Today felt like the beginning of summer at the market though. A degree of nerve and bustle we have not felt yet this season and an anticipation of things to come. At this point in the growing year I grow restless for that first zucchini (though still a couple weeks out). Lettuce, kale, chard, bok choi, rapini, arugula, spinach...we are four weeks deep into the farmers market season and I start to crave something, anything that is Yes, we have radishes and soon will pull turnips, scallions, and beets. There are roots, but for me it is the first zucchini, the first fruit, that heralds the transition to summer and all its bounty.

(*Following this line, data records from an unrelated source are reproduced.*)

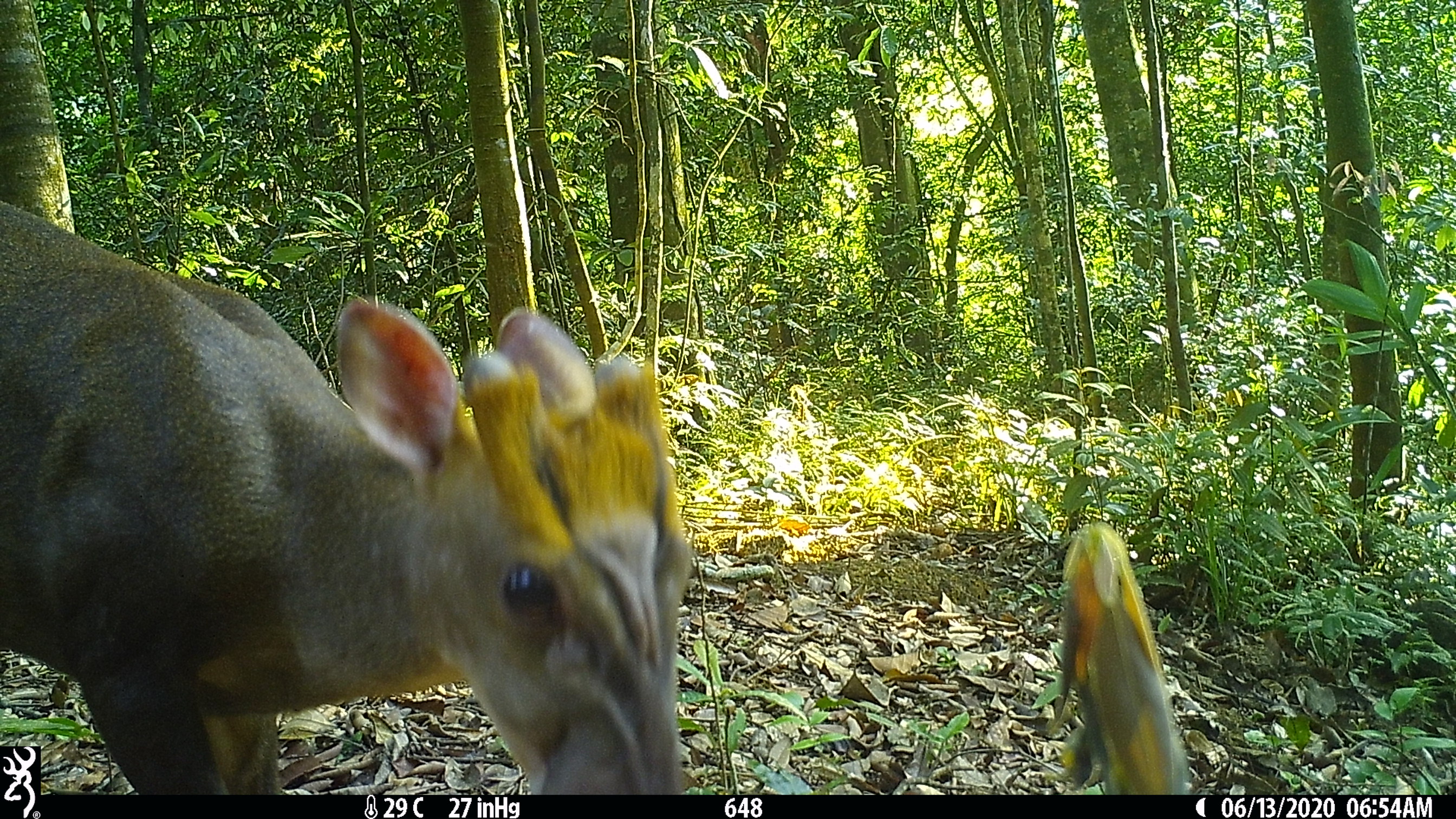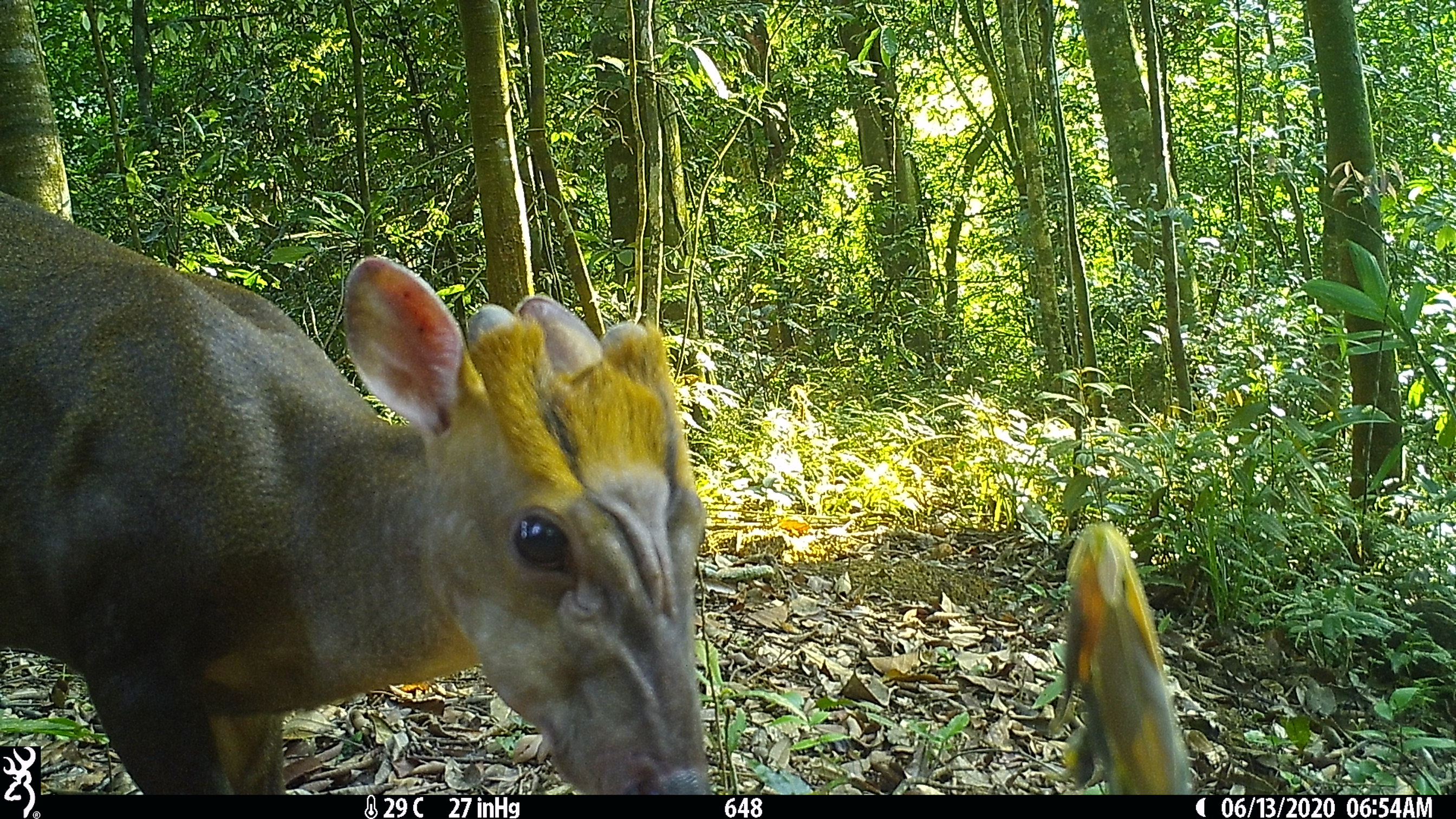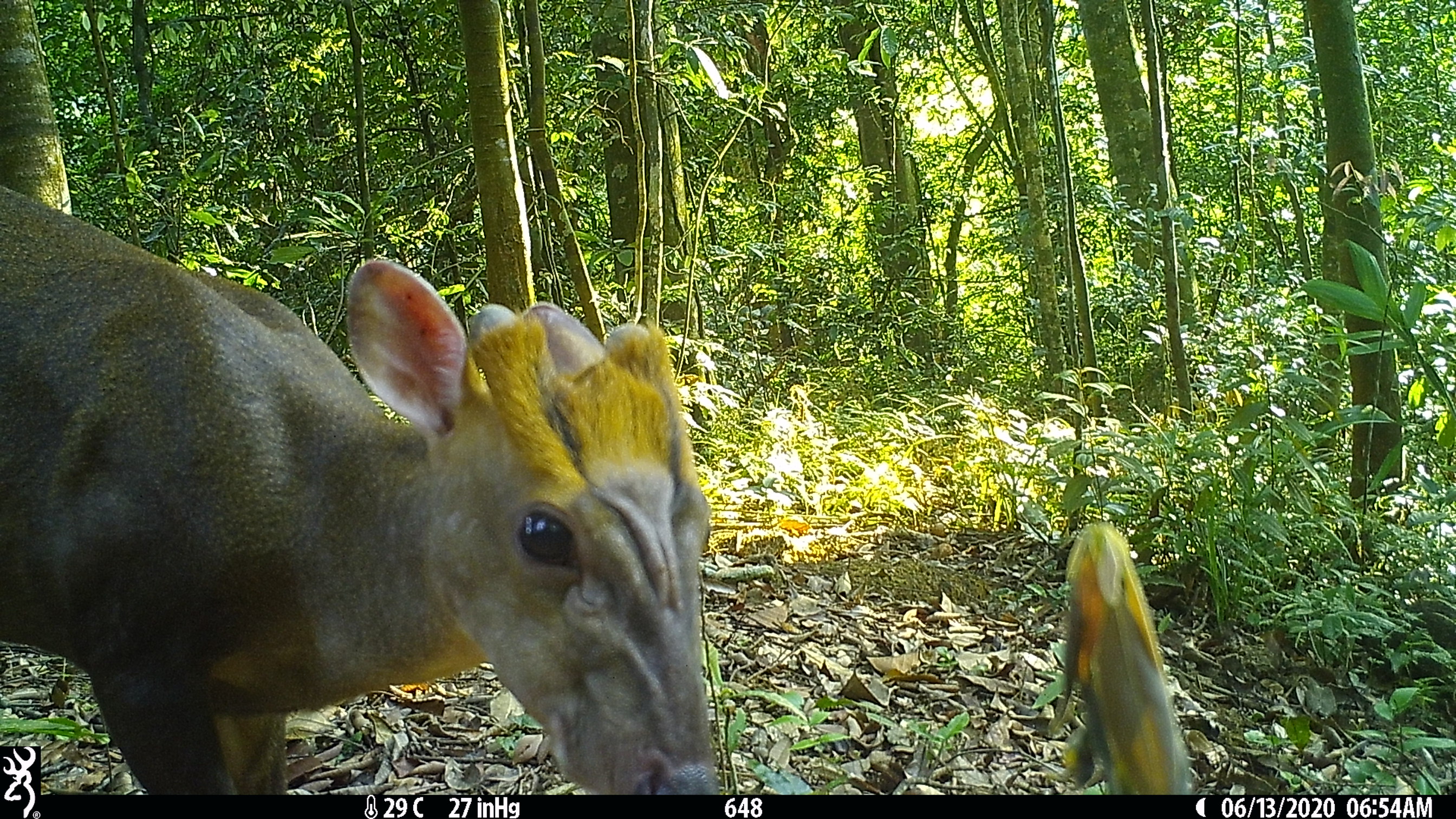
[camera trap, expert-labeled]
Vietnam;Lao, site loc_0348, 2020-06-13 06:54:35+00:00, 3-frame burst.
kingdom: Animalia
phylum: Chordata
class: Mammalia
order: Artiodactyla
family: Cervidae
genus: Muntiacus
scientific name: Muntiacus rooseveltorum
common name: roosevelt's muntjac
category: roosevelts muntjac group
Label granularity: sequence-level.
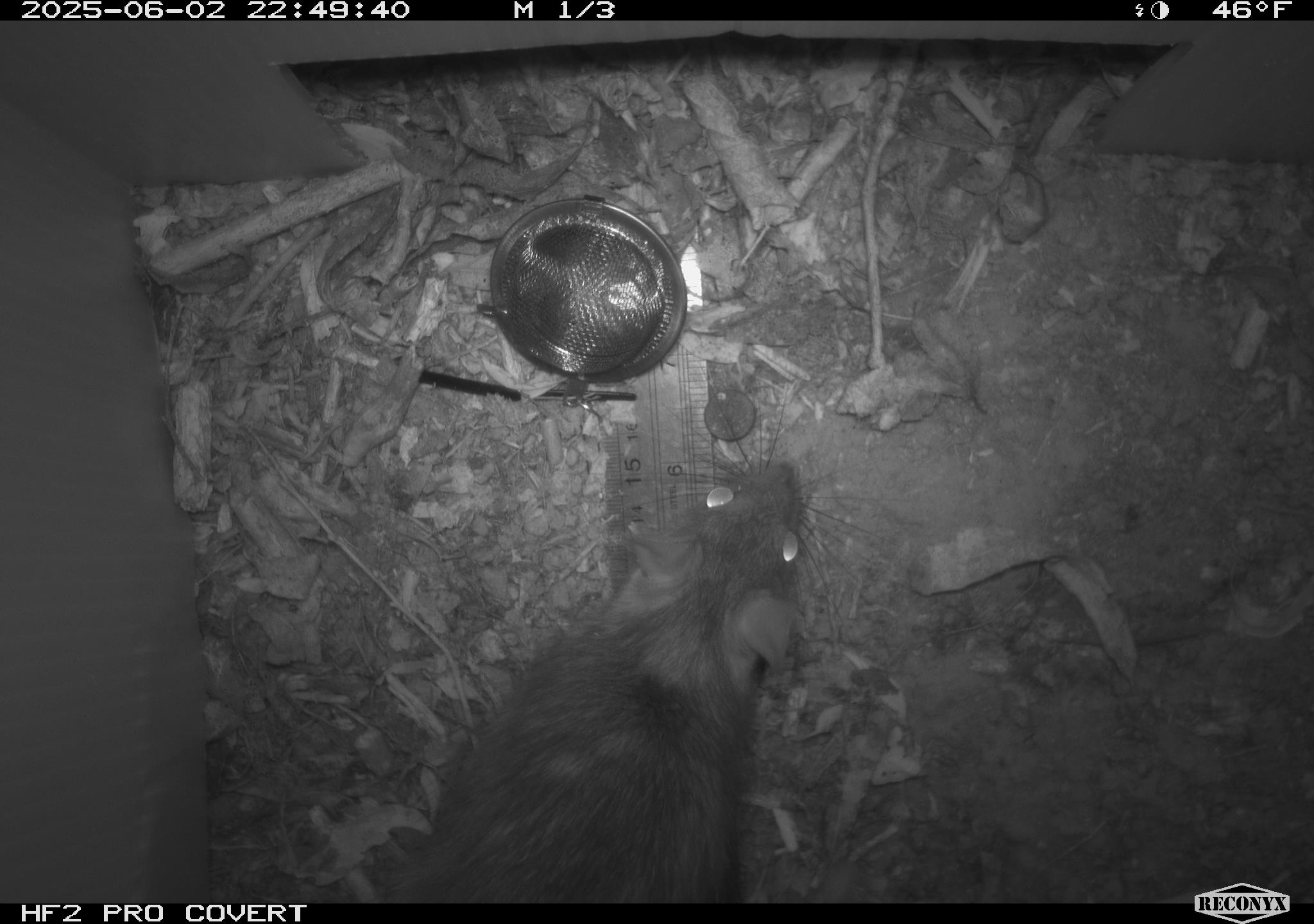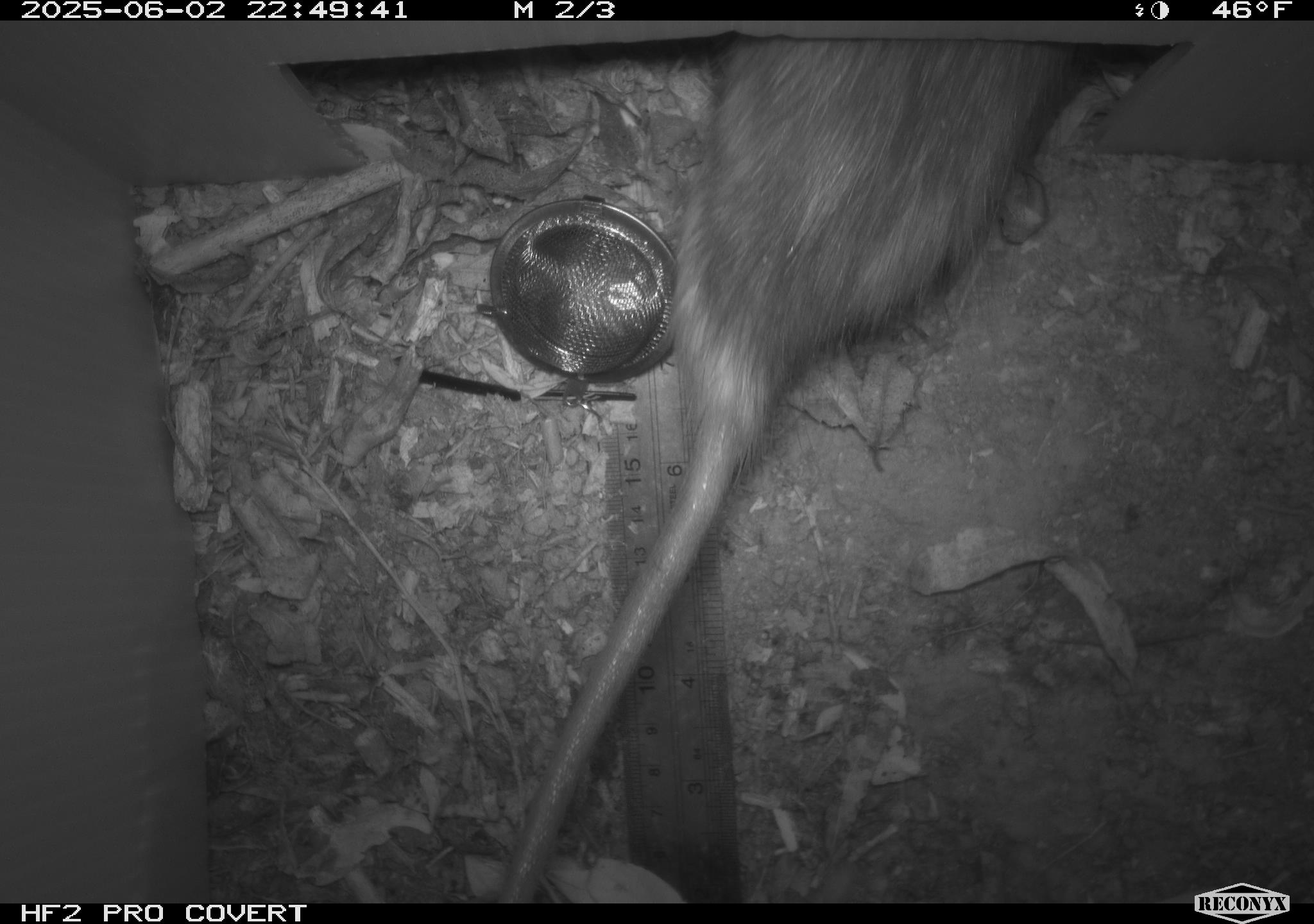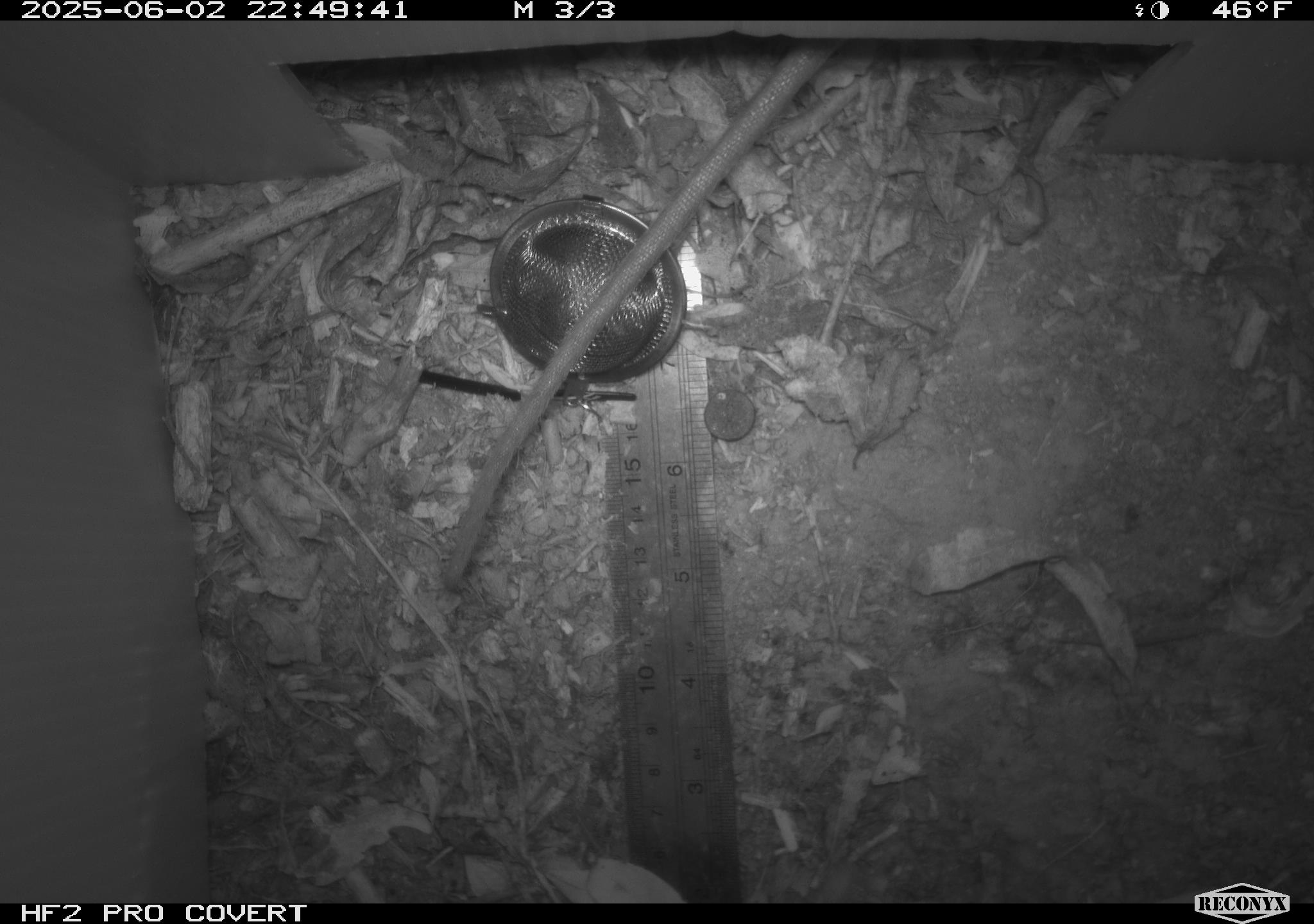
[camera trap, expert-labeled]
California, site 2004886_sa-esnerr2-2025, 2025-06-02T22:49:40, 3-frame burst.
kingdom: Animalia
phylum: Chordata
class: Mammalia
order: Rodentia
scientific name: Rodentia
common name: rodent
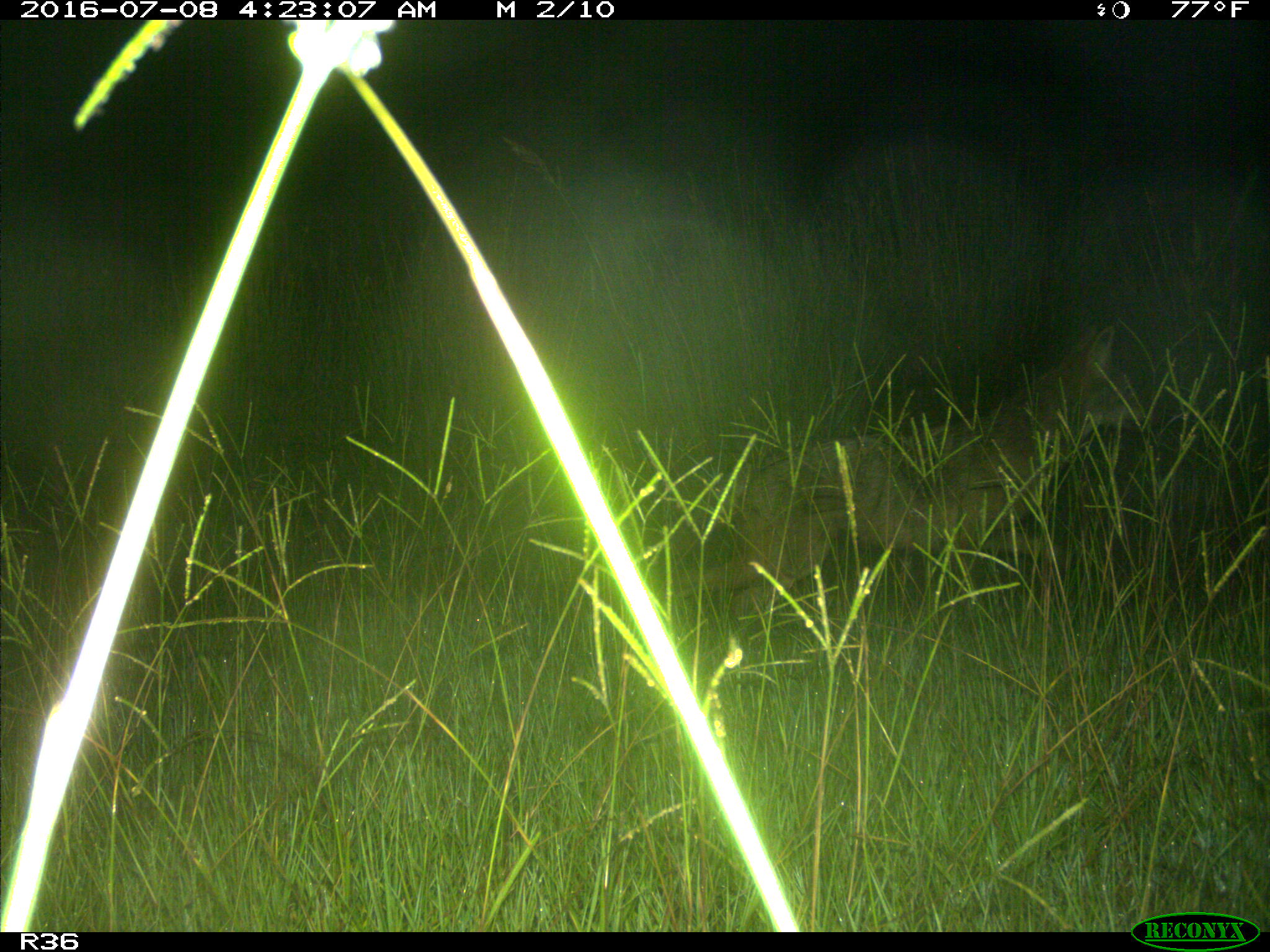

The kale seed crop is buzzing with bees (mostly bumble bees and a handful of masons, as there are no honey bee hives left on ours or our neighbors farm). With the cold spring and no hives I was worried about the lack of pollinators when it began to go. Now in full bloom it vibrates with the dance of bees drunk on nectar and weighed down with pollen. The Bok Choi is starting to throw its flowers to carry the torch once the kale fades to seed pods. Chard, carrots, and onions are all stretching out their arms to join the riot of flower and seed-making. Peas are inching their way up the trellises, Cascadias just beginning to reveal their first blooms.

Thursday, June 5, 2008


finally it has begun...the long awaited farm blog is up and running fueled by the sugary sweetness of a birthday week and upcoming first CSA pickup of the season. just as i am positive it will rain tomorrow, i know this will be all things; farm, seeds, family, thoughts, thoughts, thoughts on a staggering and brilliant amount of topics! for now i will keep it short and welcome you into this world. goodnight.